Though used in the National Hockey League, the Cooper XL7 helmet met with particular criticism as being unsafe because of a plastic clip that could break upon face checking or puck impacts, detaching the faceguard. (This same faceguard is now prized among collectors for its use in the construction of replicas of Crow T. Robot, the puppet robot from the 1990s television series Mystery Science Theater 3000.)

==Dissolution==
Canstar Sports Inc., the parent company of hockey product manufacturer Bauer Hockey, acquired the hockey division of Cooper in 1990, and was itself acquired by Nike five years later. Former Cooper lead staff purchased the baseball bat manufacturing division in spring 1999 to form KR3.

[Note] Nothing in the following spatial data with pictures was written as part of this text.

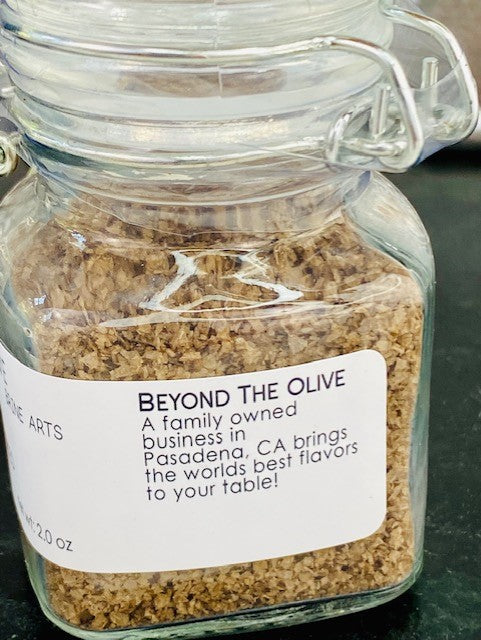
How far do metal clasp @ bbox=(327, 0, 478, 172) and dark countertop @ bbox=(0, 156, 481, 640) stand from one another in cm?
21

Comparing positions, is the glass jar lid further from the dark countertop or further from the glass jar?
the dark countertop

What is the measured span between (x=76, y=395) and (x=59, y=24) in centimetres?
14

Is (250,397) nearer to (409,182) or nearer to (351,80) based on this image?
(351,80)

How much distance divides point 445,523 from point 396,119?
8.8 inches

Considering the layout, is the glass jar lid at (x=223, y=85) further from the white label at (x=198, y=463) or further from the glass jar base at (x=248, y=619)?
the glass jar base at (x=248, y=619)

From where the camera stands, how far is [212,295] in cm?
39

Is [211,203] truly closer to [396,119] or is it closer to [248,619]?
[396,119]

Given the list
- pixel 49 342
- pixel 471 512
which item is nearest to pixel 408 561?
pixel 471 512

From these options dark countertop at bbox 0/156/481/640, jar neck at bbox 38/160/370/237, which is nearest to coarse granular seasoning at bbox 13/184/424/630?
jar neck at bbox 38/160/370/237

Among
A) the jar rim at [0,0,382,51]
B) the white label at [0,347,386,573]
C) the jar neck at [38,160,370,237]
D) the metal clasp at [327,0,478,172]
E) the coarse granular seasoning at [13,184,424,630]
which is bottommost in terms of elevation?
the white label at [0,347,386,573]

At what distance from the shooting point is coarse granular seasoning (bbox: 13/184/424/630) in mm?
394

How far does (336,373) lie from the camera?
0.41 meters

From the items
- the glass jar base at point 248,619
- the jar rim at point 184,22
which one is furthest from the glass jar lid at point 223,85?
the glass jar base at point 248,619

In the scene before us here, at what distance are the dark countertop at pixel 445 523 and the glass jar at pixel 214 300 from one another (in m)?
0.03
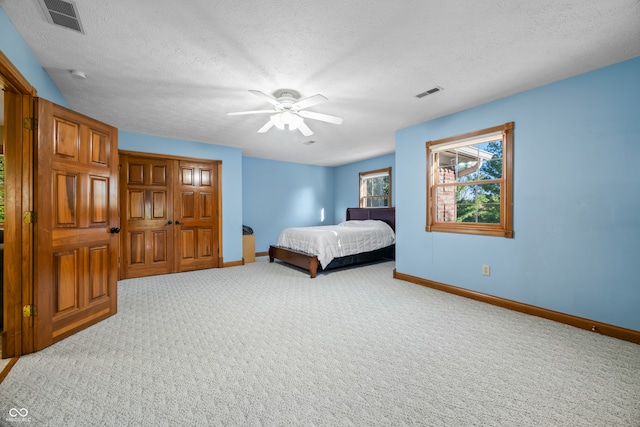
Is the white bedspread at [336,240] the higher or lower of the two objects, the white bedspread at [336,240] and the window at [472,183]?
the lower

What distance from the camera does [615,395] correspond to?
1.62m

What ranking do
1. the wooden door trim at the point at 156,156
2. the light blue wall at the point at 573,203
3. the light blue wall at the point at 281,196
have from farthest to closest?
the light blue wall at the point at 281,196, the wooden door trim at the point at 156,156, the light blue wall at the point at 573,203

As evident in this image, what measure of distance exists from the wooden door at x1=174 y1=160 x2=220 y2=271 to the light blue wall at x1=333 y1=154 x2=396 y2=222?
3.69 m

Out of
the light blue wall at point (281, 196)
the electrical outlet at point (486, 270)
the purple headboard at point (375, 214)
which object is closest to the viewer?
the electrical outlet at point (486, 270)

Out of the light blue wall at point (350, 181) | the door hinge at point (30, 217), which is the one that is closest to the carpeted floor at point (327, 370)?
the door hinge at point (30, 217)

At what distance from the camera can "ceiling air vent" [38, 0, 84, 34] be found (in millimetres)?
1694

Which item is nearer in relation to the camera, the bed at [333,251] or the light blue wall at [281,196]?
the bed at [333,251]

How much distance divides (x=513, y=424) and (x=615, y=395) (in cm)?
82

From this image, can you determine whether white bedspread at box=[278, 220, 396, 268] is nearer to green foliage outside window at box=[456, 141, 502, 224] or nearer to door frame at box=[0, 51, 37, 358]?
green foliage outside window at box=[456, 141, 502, 224]

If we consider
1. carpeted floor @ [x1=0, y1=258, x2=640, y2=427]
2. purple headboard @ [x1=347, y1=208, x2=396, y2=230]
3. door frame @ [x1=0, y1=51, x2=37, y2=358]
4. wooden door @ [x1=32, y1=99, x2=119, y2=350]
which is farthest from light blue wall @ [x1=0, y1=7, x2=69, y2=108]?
purple headboard @ [x1=347, y1=208, x2=396, y2=230]

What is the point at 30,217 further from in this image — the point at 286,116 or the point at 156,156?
the point at 156,156

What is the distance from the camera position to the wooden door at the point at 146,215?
4.46 m

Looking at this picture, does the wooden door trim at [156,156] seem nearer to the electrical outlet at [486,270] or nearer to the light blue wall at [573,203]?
the light blue wall at [573,203]

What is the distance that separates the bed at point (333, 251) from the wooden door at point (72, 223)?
2673mm
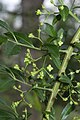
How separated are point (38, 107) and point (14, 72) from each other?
263 millimetres

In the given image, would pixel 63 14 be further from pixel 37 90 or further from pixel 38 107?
pixel 38 107

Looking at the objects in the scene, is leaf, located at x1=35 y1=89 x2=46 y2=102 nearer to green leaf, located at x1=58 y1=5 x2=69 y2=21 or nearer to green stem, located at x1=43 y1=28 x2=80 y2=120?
green stem, located at x1=43 y1=28 x2=80 y2=120

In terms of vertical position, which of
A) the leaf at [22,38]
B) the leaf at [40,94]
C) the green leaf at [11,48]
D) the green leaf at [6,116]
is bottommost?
the green leaf at [6,116]

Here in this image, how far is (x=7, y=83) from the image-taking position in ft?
1.89

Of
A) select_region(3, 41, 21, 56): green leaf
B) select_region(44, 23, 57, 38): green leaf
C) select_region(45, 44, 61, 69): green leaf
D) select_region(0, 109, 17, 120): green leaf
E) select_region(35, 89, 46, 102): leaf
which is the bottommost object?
select_region(0, 109, 17, 120): green leaf

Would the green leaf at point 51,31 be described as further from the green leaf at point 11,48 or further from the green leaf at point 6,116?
the green leaf at point 6,116

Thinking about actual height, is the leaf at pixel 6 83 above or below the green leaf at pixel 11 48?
below

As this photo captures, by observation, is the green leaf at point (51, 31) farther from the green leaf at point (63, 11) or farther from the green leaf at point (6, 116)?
the green leaf at point (6, 116)

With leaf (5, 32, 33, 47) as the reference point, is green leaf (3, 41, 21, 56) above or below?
below

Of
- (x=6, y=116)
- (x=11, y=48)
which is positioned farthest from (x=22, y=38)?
(x=6, y=116)

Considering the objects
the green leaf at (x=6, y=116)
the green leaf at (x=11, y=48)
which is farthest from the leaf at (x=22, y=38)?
the green leaf at (x=6, y=116)

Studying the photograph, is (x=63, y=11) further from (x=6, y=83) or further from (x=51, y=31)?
(x=6, y=83)

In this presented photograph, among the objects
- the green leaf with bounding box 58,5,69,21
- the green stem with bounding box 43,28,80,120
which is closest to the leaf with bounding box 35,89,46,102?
the green stem with bounding box 43,28,80,120

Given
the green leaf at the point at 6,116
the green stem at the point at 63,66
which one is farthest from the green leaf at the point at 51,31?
the green leaf at the point at 6,116
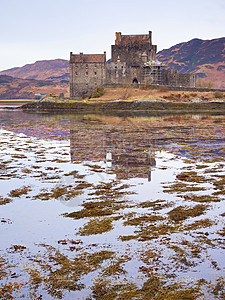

Jack Cooper was elected to the U.S. National Sporting Goods Association's Sporting Goods Industry Hall of Fame in 1979 and the Canadian Business Hall of Fame in 1989.

In Ireland, the Cooper brand is used for GAA equipment since Cooper ice hockey helmets made their way into hurling during the 1960s. By now, Cooper is "seen as the market leader" of hurling equipment in Ireland.